═══ Source document ═══

Opening Night is the NY premiere of Claire Simon’s The Grocer’s Son, the Mayor, the Village, and the World… and Closing Night is the NY premiere of Dash Shaw’s Cryptozoo.
First Look 20/21 presents 22 features and more than two dozen mid-length and short works from around the world, plus its signature “Working on It” sessions, which focus on the creative process. The festival runs from July 22nd through August 1st.
A special kick-off event for First Look 20/21 takes place at Green-Wood Cemetery in Brooklyn on July 19, with a screening of October Country featuring the world premiere of a live score by Michael Palmieri and Donal Mosher, co-presented with Rooftop Films.
The program comprises both documentary and narrative works, and live performances, with work hailing from countries including Belgium, Canada, Colombia, France, Georgia, Germany, India, Israel, Iran, Italy, Madagascar, Niger, Poland, Slovenia, South Africa, Sweden, Turkey, United Kingdom and the United States. More than half of the films are directed by women.
Please click on MoMI website for tickets and more info.

═══

Exercises to complete >>
1. Rewrite the festival announcement from the words "A special kick-off" through "and more info.", changing "Green-Wood Cemetery" to "Prospect Park".
2. Decide whether each statement agrees with the festival announcement, answering yes or no and quoting the words that settle it: (a) The festival ends on August 1st. (b) The kick-off screening of October Country is co-presented with MoMI. (c) Fewer than half of the films are directed by women.

═══ Supplied records ═══

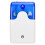 Wired Indoor Sirene 12V 110dB 8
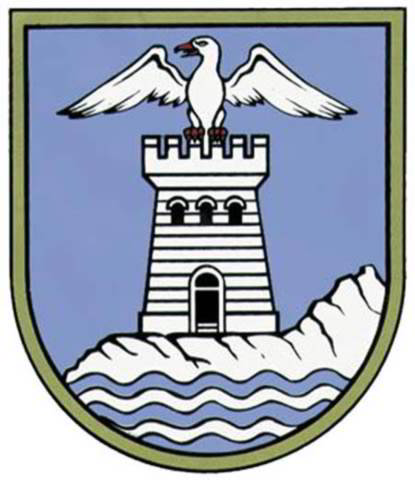 Datei:Opatijalogo.jpg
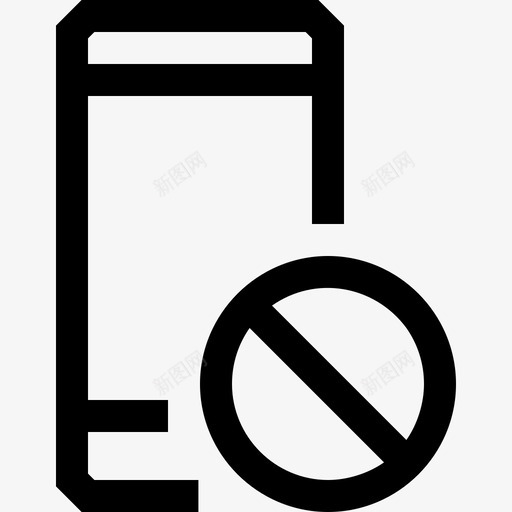 mob5forbiddencrsvg_新图网 https://ixintu.com mob5 forbidden cr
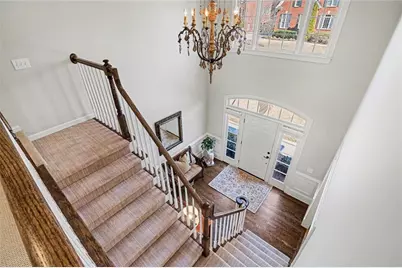 2630 Hamptons Chase, Alpharetta, GA 30005 - Photo 22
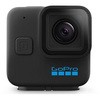 GoPro(ゴープロ) HERO11 Black Mini CHDHF-111-FW CHDHF111FW GoPro
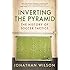 Inverting The Pyramid: The History of Soccer Tactics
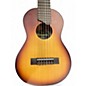 Used Yamaha GL1 Guitalele Tobacco Sunburst Ukulele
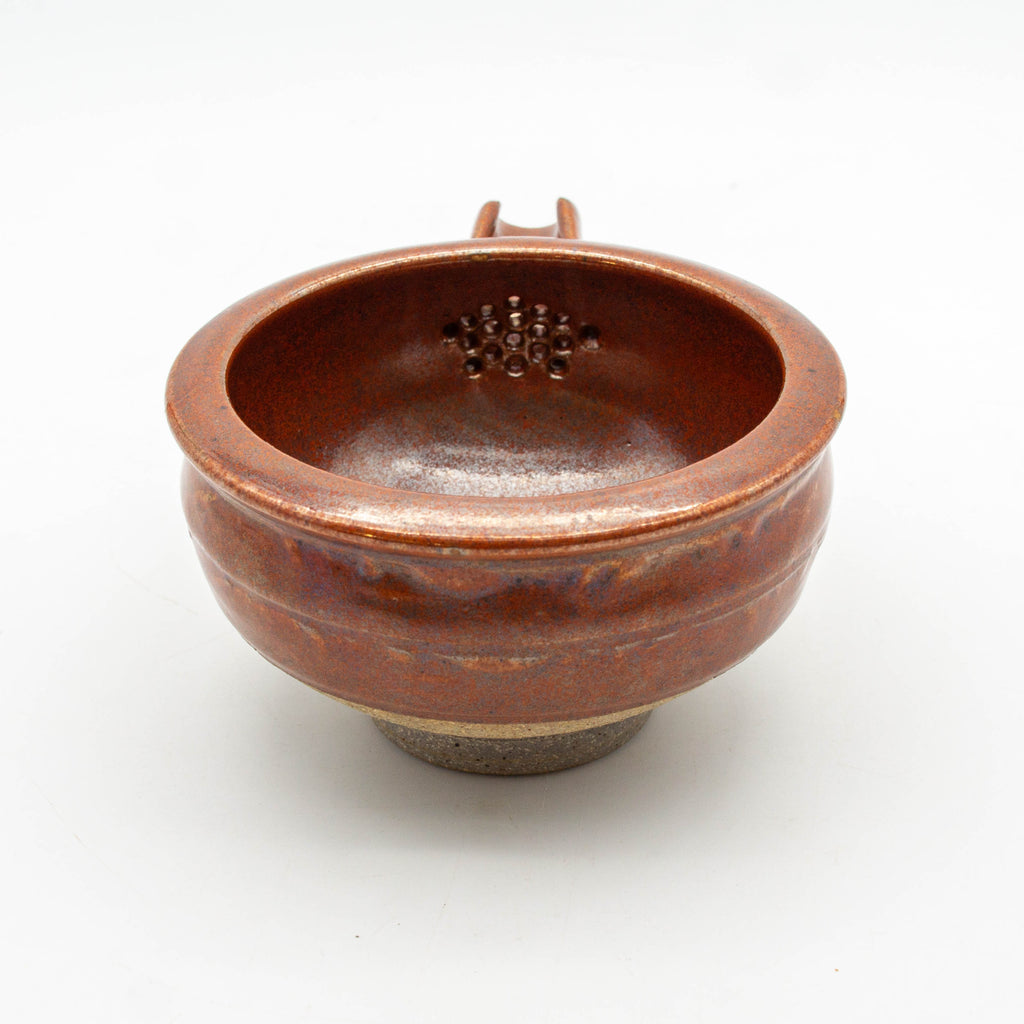 Pouring Vessel - Susan Harris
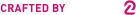 Lunik2 Logo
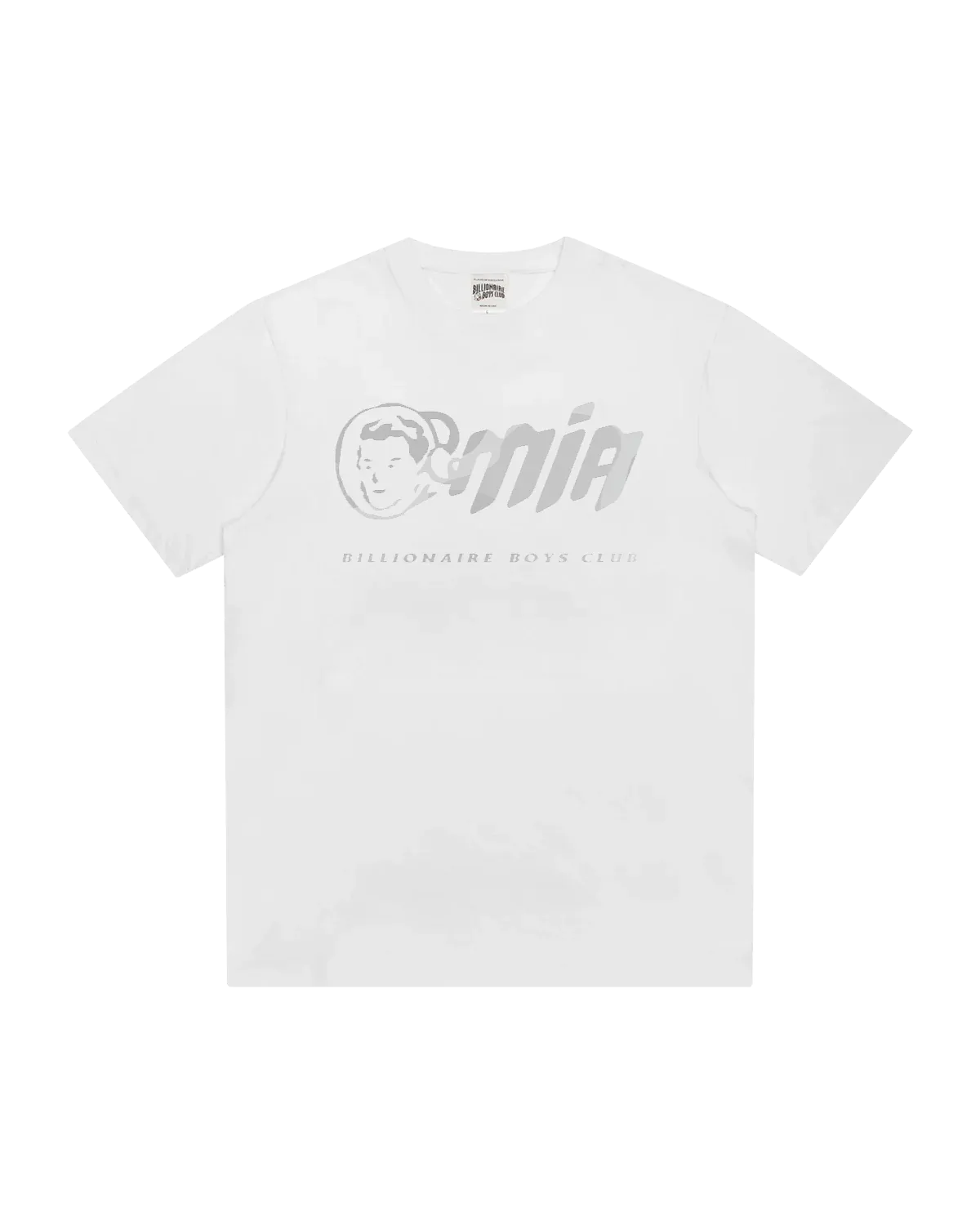 Billionaire Boys Club 305 Tee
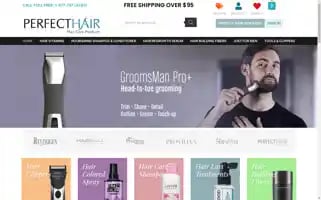 Hairloss101.com Screenshot 2024-05-10 00:24:55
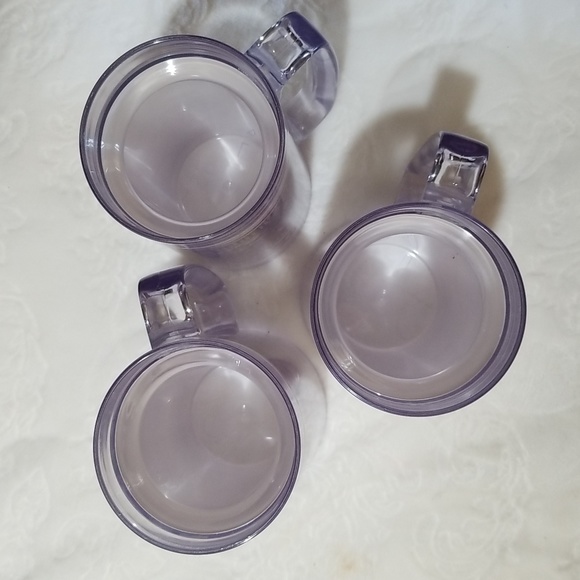 Street Rod National  Mugs - Picture 7 of 7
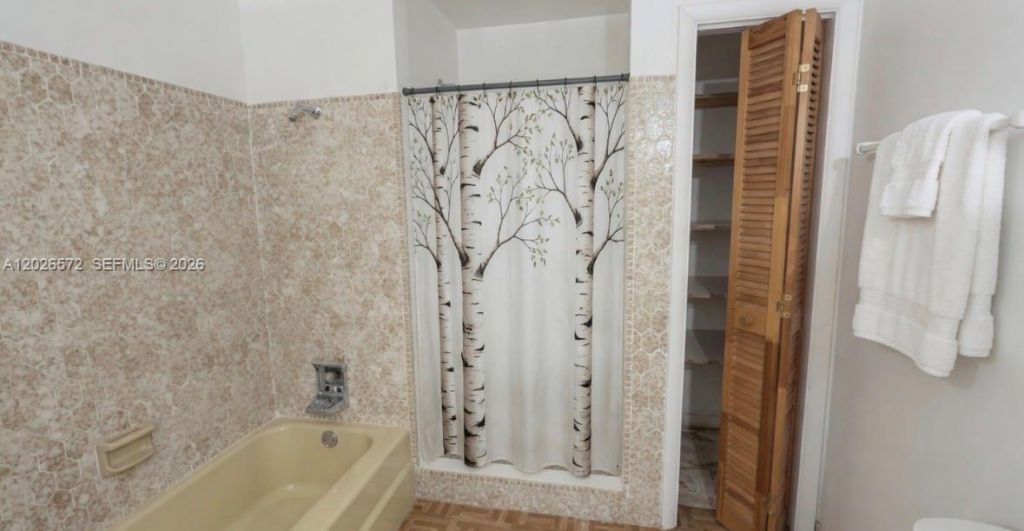19505 SW 272nd St, Homestead, FL 33031 Photo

═══

Answers provided >>
1.
A special kick-off event for First Look 20/21 takes place at Prospect Park in Brooklyn on July 19, with a screening of October Country featuring the world premiere of a live score by Michael Palmieri and Donal Mosher, co-presented with Rooftop Films.
The program comprises both documentary and narrative works, and live performances, with work hailing from countries including Belgium, Canada, Colombia, France, Georgia, Germany, India, Israel, Iran, Italy, Madagascar, Niger, Poland, Slovenia, South Africa, Sweden, Turkey, United Kingdom and the United States. More than half of the films are directed by women.
Please click on MoMI website for tickets and more info.

2.
(a) Yes: "The festival runs from July 22nd through August 1st."
(b) No: "co-presented with Rooftop Films."
(c) No: "More than half of the films are directed by women."